Approvals
Bristol Myers Squibb has announced that the US Food and Drug Administration (FDA) has approved Augtyro (repotrectinib) for the treatment of adult patients with locally advanced or metastatic ROS1-positive non-small cell lung cancer (NSCLC).
The drug is administered as an oral therapy and is a tyrosine kinase inhibitor (TKI) targeting ROS1 oncogenic fusions.
The approval is based on results from the TRIDENT-1 study, an open-label, single-arm, phase 1/2 trial that aimed to assess the drug in TKI-naïve and TKI-pretreated patients.
The drug has several warnings and precautions surrounding central nervous system (CNS) effects, interstitial lung disease (ILD)/pneumonitis, hepatotoxicity, myalgia with creatine phosphokinase elevation, hyperuricaemia, skeletal fractures and embryo-foetal toxicity.
Samit Hirawat MD, executive vice president, chief medical officer, Global Drug Development at Bristol Myers Squibb, commented: “While progress has been made in the treatment of NSCLC over the past decade, there is still a need to address this particularly difficult-to-treat form of the disease with innovative science and a targeted approach. As the only approved next-generation TKI for ROS1-positive NSCLC patients, Augtyro builds on our legacy of delivering transformational therapies for patients with thoracic cancers.”

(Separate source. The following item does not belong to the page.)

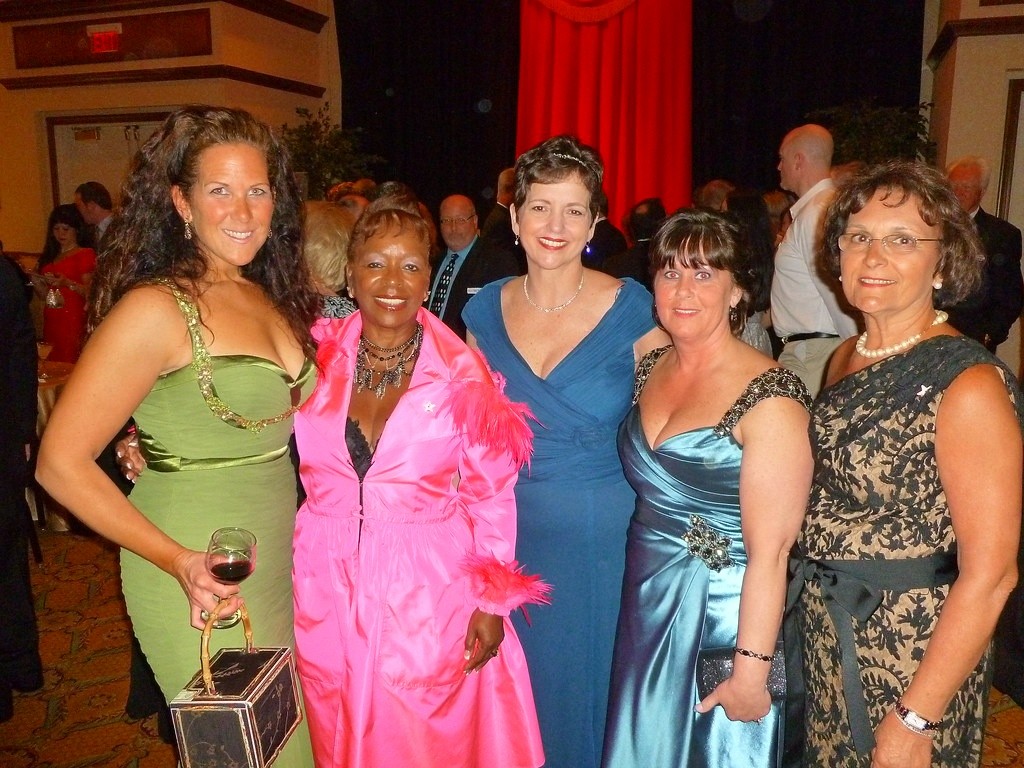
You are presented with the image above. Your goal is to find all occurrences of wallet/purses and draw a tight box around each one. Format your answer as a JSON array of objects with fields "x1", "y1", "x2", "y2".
[{"x1": 698, "y1": 640, "x2": 788, "y2": 703}]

Janet Freeman-Daily, co-founder and president of The ROS1ders, a patient advocacy organisation, added: “ROS1-positive NSCLC patients and their families face a stressful journey because our cancer can be difficult to treat, especially when it spreads to the brain. Today’s approval brings a new treatment option for the ROS1-positive patient community, which gives us hope for more time with loved ones.”

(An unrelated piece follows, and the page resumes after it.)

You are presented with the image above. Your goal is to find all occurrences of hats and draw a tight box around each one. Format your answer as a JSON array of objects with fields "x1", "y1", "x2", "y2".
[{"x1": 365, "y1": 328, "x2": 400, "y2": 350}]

Jessica J Lin MD, TRIDENT-1 primary investigator and attending physician at the Center for Thoracic Cancers at Massachusetts General Hospital and assistant professor of Medicine at Harvard Medical School, both US, stated: “New treatment options continue to be needed for patients with ROS1 fusion-positive NSCLC that support important clinical goals, including achieving durable therapeutic responses. Based on the data we have seen in the TRIDENT-1 trial, repotrectinib has the potential to become a new standard-of-care option for patients with locally advanced or metastatic ROS1 fusion-positive lung cancer.”